Let sin x = u and sin x dx = dv
v = -cos x
du = cos x dx
The integral is u v - integral of v du
= -sinx cosx + integral of cos^2 dx
which can be rewritten
integral of sin^2 x = -sinx cos x + integral of (1 - sin^2) dx
2 * (integral of sin^2 x dx)
= - sin x cos x + integral of dx
integral of sin^2 dx = (-1/2) sin x cos x + x/2
integral of (1-cos^2 x) dx
might be easy but i need to make sure
To find the integral of (1 - cos^2 x) dx, you can simplify the expression first.
Using the identity for cosine squared (cos^2 x = 1 - sin^2 x), we can rewrite the expression as:
(1 - cos^2 x) dx = sin^2 x dx
Now, we can go ahead and integrate sin^2 x dx using the method of integration by parts, as mentioned earlier.
Let's repeat the steps:
1. Start by letting u = sin x and dv = sin x dx.
This gives us du = cos x dx and v = -cos x.
2. Apply the integration by parts formula:
∫ u dv = uv - ∫ v du
Plugging in the values, we have:
∫ sin^2 x dx = -sin x cos x - ∫ (-cos x)(cos x dx)

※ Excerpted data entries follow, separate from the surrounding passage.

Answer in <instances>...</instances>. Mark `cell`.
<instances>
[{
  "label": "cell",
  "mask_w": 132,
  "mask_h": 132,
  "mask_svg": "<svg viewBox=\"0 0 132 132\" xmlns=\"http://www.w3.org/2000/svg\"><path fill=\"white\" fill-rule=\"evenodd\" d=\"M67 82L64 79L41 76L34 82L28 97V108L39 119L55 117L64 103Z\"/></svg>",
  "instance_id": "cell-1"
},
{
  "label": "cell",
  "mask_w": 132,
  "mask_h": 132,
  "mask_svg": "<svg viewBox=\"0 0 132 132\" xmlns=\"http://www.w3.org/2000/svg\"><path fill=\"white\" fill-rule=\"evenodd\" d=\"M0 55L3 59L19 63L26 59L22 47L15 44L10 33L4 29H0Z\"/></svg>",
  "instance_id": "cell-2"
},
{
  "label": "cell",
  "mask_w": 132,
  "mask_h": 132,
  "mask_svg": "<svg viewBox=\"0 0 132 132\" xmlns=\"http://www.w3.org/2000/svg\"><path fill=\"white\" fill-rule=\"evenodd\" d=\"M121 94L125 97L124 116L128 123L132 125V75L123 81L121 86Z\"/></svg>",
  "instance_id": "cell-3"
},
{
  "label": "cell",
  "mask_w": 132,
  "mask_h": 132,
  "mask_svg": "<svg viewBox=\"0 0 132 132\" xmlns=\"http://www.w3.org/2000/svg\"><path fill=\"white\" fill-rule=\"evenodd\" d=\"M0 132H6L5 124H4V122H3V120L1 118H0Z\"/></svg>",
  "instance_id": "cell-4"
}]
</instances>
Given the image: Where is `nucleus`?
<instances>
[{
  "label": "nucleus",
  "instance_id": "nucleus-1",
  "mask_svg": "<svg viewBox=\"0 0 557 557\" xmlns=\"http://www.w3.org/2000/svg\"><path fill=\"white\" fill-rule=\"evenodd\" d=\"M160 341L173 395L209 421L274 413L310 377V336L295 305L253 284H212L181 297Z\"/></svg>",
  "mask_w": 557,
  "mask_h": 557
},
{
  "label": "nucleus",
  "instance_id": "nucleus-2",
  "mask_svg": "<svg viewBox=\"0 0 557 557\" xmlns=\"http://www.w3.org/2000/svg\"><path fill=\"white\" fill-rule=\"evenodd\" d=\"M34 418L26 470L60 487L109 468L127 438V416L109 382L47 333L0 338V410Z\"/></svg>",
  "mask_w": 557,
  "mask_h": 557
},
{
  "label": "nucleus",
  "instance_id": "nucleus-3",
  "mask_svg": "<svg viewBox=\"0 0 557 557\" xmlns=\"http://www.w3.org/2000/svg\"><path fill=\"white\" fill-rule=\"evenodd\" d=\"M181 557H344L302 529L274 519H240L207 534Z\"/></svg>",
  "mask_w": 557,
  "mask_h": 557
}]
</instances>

3. Simplify the expression:
∫ sin^2 x dx = -sin x cos x + ∫ cos^2 x dx
4. Now we have another integral to solve. Use the identity for cosine squared (cos^2 x = 1 - sin^2 x) to rewrite the expression:
∫ sin^2 x dx = -sin x cos x + ∫ (1 - sin^2 x) dx
Distribute the integral over the addition:
∫ sin^2 x dx = -sin x cos x + ∫ dx - ∫ sin^2 x dx
The integral of dx is x:
∫ sin^2 x dx = -sin x cos x + x - ∫ sin^2 x dx
5. Rearrange the equation to isolate the integral of sin^2 x dx:
2 ∫ sin^2 x dx = -sin x cos x + x
6. Divide both sides by 2:
∫ sin^2 x dx = (-1/2) sin x cos x + x/2
So the final result is (-1/2) sin x cos x + x/2.
Remember to always double-check your answer by differentiating the result to see if you get the original function.